:: Selected passage ::

Same-day food delivery company Dingdong Maicai’s Series D financing was the biggest deal, raising $700 million from new investors DST Global and Coatue. Existing backers also joined, including Tiger Global Management, General Atlantic, CMC Capital, Capital Today, Sequoia Capital, Ocean Link and Hony Capital. Deals were concentrated in Jiangsu, Shanghai, and Liaoning, with 3 incidents each.
The three leading projects:
- Suzhou Jimu Robot Technology said it has raised hundreds of millions of yuan in Series C financing, led by Temasek, CITIC Agricultural Fund, and Bits x Bites. Baiguoyuan, Yuanhe Holdings, Chinese consortium Zhidao Capital, Chongshan Capital, Yongxin Ark also chipped in to help the company strengthen its R&D investment and accelerate domestic and foreign market rollout.
Its JiMu Robot aerial drone uses vision technology to autonomously spray crops. Its benefit is seen most clearly in hilly terrain, where land-based systems have deployment challenges. After extensive tests, the drones have been configured to carry out seed sowing, garden cleaning, pollination, deworming, nutrition, and crop monitoring. - Wanfu Meat, an import meat trading service provider, completed a Pre-A round that raised tens of millions of yuan. Established in 2019, it provides domestic imported beef wholesalers with full import services, bringing transparency to the process including overseas procurement and customs clearance.
- Through an app, Dingdong enables customers to order and receive groceries within half an hour. Its growth has been rapid: having completed six rounds of financing in as many months, the firm has built 1,000 front-end warehouses in the past four years and served 30 million users across the country.

:::
:: Dataset extract ::

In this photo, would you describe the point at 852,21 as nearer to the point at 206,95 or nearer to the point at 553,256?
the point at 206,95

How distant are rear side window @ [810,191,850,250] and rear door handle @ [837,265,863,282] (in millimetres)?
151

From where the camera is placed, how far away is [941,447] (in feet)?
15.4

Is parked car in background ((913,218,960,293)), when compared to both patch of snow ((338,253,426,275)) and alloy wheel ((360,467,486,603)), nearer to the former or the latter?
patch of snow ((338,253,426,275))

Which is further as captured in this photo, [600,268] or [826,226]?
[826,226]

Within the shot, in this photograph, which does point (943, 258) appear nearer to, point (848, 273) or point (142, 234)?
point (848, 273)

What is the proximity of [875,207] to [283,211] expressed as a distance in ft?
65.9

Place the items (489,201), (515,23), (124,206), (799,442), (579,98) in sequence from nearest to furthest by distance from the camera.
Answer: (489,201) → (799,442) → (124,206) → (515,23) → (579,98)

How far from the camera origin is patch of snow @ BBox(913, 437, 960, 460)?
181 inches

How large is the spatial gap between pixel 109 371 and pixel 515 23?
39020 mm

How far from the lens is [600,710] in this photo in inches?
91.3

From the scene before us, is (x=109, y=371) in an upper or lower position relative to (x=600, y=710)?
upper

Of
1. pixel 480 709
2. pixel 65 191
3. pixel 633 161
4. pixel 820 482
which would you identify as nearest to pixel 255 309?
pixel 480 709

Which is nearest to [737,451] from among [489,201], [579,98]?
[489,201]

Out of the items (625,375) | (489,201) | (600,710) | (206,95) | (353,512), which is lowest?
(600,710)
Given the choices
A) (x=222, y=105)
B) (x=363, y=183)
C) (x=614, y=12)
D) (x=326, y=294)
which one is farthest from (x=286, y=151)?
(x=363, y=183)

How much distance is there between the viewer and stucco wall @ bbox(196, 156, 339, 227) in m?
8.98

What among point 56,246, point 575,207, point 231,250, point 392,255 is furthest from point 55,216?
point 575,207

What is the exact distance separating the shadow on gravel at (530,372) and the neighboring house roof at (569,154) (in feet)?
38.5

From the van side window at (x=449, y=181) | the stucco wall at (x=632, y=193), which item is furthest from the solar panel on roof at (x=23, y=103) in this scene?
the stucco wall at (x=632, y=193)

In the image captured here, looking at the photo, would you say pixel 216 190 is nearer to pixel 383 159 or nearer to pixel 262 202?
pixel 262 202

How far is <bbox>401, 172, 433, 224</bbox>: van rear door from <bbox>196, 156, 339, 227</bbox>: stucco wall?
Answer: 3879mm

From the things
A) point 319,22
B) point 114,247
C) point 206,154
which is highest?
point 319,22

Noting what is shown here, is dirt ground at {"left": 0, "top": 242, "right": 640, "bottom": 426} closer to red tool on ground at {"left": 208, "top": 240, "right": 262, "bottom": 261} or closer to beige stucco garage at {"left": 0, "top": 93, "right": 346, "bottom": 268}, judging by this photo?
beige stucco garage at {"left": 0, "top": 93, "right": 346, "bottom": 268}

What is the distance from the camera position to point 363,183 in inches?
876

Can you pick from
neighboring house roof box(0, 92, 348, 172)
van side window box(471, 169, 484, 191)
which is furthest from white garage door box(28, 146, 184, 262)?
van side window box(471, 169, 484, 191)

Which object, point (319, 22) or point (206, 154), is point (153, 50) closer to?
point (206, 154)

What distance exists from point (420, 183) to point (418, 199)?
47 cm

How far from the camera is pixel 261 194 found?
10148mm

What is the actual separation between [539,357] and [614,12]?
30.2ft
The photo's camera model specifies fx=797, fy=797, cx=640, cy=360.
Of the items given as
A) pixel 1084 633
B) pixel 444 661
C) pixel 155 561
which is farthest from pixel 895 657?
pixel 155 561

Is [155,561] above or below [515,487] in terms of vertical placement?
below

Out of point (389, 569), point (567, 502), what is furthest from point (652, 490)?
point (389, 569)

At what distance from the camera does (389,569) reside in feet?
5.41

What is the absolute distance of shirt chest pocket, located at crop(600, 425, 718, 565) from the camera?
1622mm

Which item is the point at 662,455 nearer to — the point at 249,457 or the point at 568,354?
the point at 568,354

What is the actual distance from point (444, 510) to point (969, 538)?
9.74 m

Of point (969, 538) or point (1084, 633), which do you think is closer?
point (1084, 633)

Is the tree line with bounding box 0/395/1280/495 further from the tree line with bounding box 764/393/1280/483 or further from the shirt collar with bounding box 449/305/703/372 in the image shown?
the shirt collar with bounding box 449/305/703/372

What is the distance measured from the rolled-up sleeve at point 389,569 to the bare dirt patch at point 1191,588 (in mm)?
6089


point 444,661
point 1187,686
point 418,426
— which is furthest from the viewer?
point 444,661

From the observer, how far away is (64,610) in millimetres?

:::

Exercises »
(1) According to the funding passage, how much did Dingdong Maicai's Series D financing raise?
(2) Please transcribe the part of the funding passage that opens with the words containing "Same-day food delivery" and closes with "foreign market rollout.".

Solutions to the tasks »
(1) $700 million

(2)
Same-day food delivery company Dingdong Maicai’s Series D financing was the biggest deal, raising $700 million from new investors DST Global and Coatue. Existing backers also joined, including Tiger Global Management, General Atlantic, CMC Capital, Capital Today, Sequoia Capital, Ocean Link and Hony Capital. Deals were concentrated in Jiangsu, Shanghai, and Liaoning, with 3 incidents each.
The three leading projects:
- Suzhou Jimu Robot Technology said it has raised hundreds of millions of yuan in Series C financing, led by Temasek, CITIC Agricultural Fund, and Bits x Bites. Baiguoyuan, Yuanhe Holdings, Chinese consortium Zhidao Capital, Chongshan Capital, Yongxin Ark also chipped in to help the company strengthen its R&D investment and accelerate domestic and foreign market rollout.